There is a third major contribution made by these pioneers of chaos and complexity: this contribution concerns the measurement of complex phenomena. Complex systems are difficult to measure because they are inherently unpredictable and vulnerable to slight shifts in initial conditions (the so-called “butterfly” effect). However, this isn’t the whole story. Complex systems have many nooks-and-crannies that are not easily measured; furthermore there are many different ways in which measures can be taken and many different ways to interpret the data that have been gathered. We can’t measure, let alone predict, the exact amount of “real” money that is lost during a specific stock market downturn, nor can we determine whether or not global warning (or global climate instability) is a reality.

It seems that the tool being used to measure a complex phenomenon may have as great an impact on the outcomes of the measurement process as the nature of the phenomenon being measured. The very act of attending to a phenomenon changes it in a fundamental way when we choose to measure this phenomenon, For instance, if we measure something up close, we obtain a quite different outcome, then if we measure it at a distance: we can predict with considerable accuracy how many people in the United States will choose to eat Cheerios for breakfast today, but we cannot predict with any success if George or Susan will choose to eat Cheerios today. If we ask George or Susan if they will be eating Cheerios, then this question will itself influence their decision.

:: Things to do ::
A – In the passage on measuring complex systems, reproduce the text word for word, starting at "There is a third" and ending at "is a reality.".
B – In the passage on measuring complex systems, what does the parenthetical name "butterfly" effect refer to?

:: Data excerpts ::
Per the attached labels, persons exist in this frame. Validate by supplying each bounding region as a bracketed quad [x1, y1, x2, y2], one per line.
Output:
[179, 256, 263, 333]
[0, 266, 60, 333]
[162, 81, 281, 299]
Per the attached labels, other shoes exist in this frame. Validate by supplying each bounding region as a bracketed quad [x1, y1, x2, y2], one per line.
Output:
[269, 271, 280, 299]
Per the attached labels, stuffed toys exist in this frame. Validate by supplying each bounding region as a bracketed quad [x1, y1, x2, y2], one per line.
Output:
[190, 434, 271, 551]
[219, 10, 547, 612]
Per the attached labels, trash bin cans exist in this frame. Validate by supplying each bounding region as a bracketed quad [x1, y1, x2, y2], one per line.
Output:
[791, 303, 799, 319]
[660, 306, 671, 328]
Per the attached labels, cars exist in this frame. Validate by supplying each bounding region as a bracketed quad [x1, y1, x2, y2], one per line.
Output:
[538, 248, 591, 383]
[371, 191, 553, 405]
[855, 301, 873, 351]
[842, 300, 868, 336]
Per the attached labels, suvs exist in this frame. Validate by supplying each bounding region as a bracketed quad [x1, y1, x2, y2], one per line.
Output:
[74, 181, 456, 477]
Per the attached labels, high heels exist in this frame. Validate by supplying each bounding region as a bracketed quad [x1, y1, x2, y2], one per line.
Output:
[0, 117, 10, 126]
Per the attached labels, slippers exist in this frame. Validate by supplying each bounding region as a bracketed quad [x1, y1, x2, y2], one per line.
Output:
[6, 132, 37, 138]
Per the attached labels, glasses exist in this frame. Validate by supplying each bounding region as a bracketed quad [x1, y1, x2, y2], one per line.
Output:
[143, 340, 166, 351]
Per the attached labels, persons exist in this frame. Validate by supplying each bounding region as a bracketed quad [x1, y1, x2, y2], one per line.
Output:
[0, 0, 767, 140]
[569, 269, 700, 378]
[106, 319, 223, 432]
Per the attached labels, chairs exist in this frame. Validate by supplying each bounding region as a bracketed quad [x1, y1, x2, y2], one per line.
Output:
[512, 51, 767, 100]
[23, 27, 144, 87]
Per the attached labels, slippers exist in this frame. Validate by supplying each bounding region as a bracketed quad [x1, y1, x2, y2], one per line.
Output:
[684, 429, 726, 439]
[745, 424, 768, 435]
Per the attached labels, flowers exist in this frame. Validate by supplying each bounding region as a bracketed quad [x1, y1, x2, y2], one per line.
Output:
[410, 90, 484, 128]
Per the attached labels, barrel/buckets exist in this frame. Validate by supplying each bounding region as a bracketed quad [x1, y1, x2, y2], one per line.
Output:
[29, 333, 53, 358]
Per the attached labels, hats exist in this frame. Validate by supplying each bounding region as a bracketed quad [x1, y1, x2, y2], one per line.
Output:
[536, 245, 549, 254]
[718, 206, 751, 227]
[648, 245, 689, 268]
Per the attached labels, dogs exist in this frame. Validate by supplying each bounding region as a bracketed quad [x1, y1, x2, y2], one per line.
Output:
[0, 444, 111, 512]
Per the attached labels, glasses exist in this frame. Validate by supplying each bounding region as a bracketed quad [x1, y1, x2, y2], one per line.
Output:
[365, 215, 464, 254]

:: Exercise results ::
A –
There is a third major contribution made by these pioneers of chaos and complexity: this contribution concerns the measurement of complex phenomena. Complex systems are difficult to measure because they are inherently unpredictable and vulnerable to slight shifts in initial conditions (the so-called “butterfly” effect). However, this isn’t the whole story. Complex systems have many nooks-and-crannies that are not easily measured; furthermore there are many different ways in which measures can be taken and many different ways to interpret the data that have been gathered. We can’t measure, let alone predict, the exact amount of “real” money that is lost during a specific stock market downturn, nor can we determine whether or not global warning (or global climate instability) is a reality.

B – It refers to the vulnerability of complex systems to slight shifts in initial conditions.